### Instructions to follow
From the dialogue "The Flat World" below, return the passage word for word, beginning at the words "R: If we can’t" and stopping after the words "never observed it.".

### Text section
11 Apr

The Flat World

R: The world is not flat. It’s simply a fact.
I: What’s a fact?
R: Observable phenomena.
I: I haven’t observed it.
R: I could show you. There are pictures from space; airplanes base their trajectories on it; the day itself is based on the rotation of our round world.
I: Well, maybe I’d believe you if I saw it, but I haven’t. Why is it so important to you?
R: It’s a fact!
I: But it’s important that the world is round because it’s a part of your worldview and to call that into question is threatening to your worldview.
R: If we can’t start with facts, we can’t have a discussion.
I: Can you consider why the world’s being flat might possibly be important to me?
R: No.
I: Try.
R: Well, I suppose there may be some comfortable myths based on a flat world.
I: Yeah? Invent one.
R: Invent one? Okay, let’s see. Once, a great leader named Idios walked to the edge of the world.
I: Aha! See? Right away, you get to the most interesting part of the flat world: the edge.
R: The edge? Why is that so interesting?
I: Because it’s true. There is an edge to the world, a precipice beyond which we cannot go, beyond which lies a great, mysterious chasm of eternity.
R: Are you talking about death?
I: Sure.
R: What do you mean “sure”? Don’t you know what you’re saying?
I: Death fits well. So do other things. I’m talking about the edge of the flat world, which is a truth, though not what you’d call a fact since you’ve never observed it.

### Data supplied

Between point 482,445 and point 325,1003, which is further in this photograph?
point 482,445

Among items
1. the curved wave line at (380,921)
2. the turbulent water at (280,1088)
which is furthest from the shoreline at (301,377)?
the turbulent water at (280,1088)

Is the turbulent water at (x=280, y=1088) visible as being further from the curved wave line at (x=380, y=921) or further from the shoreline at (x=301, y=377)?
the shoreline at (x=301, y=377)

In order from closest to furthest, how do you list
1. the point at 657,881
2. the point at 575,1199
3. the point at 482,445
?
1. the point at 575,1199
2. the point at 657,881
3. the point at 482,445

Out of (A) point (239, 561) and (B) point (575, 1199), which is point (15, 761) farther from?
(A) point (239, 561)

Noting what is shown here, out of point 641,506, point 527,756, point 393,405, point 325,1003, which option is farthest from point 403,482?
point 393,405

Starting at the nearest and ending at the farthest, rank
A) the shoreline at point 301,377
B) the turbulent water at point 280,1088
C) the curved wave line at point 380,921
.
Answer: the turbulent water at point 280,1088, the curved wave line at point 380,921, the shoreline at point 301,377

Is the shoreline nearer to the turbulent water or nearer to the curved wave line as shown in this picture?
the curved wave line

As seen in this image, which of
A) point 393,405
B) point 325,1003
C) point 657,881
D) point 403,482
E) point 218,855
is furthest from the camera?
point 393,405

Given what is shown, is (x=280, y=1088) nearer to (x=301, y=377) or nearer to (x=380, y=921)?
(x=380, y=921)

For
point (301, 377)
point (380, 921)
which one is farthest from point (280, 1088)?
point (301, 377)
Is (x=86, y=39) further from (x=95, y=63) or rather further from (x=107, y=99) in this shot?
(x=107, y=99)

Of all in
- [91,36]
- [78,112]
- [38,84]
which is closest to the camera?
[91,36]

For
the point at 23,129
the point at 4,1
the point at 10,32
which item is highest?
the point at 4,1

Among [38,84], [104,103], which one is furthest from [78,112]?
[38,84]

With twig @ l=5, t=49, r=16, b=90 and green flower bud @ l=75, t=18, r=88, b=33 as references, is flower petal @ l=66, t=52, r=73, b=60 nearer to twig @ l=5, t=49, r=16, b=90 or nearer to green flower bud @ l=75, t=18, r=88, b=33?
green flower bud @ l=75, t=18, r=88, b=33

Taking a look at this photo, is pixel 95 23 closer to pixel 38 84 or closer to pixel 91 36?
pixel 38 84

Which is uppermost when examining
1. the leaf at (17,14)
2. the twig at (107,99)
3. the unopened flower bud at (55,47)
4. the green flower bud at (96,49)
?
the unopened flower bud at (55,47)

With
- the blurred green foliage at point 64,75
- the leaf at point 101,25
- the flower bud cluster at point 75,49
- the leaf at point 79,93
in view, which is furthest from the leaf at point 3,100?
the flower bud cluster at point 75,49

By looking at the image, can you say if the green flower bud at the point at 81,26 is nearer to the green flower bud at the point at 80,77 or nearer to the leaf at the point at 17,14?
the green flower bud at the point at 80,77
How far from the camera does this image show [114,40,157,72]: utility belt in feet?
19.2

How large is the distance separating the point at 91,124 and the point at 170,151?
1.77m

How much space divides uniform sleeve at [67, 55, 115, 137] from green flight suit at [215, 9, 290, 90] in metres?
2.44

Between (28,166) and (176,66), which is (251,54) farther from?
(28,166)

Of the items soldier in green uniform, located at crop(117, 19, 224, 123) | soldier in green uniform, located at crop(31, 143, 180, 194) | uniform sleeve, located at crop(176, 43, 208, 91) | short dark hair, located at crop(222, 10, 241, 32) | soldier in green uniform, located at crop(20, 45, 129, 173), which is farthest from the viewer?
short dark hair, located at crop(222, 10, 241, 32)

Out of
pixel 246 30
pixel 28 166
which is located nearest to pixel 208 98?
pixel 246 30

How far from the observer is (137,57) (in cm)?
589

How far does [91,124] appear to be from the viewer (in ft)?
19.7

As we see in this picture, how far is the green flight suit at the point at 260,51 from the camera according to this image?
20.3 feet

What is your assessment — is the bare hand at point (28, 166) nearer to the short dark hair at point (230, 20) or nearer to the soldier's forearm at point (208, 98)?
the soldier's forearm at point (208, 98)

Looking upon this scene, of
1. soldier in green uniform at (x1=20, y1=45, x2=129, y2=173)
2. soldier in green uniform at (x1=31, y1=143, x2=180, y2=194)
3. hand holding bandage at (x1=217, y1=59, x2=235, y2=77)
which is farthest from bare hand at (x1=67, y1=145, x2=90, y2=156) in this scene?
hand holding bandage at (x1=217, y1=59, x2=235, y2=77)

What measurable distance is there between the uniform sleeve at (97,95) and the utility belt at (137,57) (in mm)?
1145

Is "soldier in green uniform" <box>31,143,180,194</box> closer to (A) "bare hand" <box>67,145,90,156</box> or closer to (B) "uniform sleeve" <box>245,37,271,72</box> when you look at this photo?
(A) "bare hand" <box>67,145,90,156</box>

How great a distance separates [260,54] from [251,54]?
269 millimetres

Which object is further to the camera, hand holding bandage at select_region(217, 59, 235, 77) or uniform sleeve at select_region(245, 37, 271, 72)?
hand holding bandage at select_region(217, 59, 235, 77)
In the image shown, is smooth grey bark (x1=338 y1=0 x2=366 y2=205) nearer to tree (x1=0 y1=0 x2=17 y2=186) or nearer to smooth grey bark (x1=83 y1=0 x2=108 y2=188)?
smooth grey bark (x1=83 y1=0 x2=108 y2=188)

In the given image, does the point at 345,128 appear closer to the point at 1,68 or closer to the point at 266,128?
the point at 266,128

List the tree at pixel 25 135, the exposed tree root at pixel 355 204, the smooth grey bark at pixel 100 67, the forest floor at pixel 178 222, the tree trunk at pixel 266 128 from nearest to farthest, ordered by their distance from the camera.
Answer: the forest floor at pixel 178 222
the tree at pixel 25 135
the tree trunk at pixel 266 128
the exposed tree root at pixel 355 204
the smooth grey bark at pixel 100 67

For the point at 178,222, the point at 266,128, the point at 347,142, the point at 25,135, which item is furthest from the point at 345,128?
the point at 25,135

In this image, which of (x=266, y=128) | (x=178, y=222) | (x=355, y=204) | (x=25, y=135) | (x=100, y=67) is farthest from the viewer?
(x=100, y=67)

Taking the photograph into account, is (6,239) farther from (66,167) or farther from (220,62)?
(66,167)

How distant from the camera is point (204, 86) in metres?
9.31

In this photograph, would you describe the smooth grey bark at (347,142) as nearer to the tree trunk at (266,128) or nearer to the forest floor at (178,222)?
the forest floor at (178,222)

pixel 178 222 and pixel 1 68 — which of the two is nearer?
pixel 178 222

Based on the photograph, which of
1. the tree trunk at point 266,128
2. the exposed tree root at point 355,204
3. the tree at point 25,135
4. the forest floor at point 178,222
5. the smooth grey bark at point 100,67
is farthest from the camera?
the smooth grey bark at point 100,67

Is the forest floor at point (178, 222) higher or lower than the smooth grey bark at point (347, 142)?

### Complete answer
R: If we can’t start with facts, we can’t have a discussion.
I: Can you consider why the world’s being flat might possibly be important to me?
R: No.
I: Try.
R: Well, I suppose there may be some comfortable myths based on a flat world.
I: Yeah? Invent one.
R: Invent one? Okay, let’s see. Once, a great leader named Idios walked to the edge of the world.
I: Aha! See? Right away, you get to the most interesting part of the flat world: the edge.
R: The edge? Why is that so interesting?
I: Because it’s true. There is an edge to the world, a precipice beyond which we cannot go, beyond which lies a great, mysterious chasm of eternity.
R: Are you talking about death?
I: Sure.
R: What do you mean “sure”? Don’t you know what you’re saying?
I: Death fits well. So do other things. I’m talking about the edge of the flat world, which is a truth, though not what you’d call a fact since you’ve never observed it.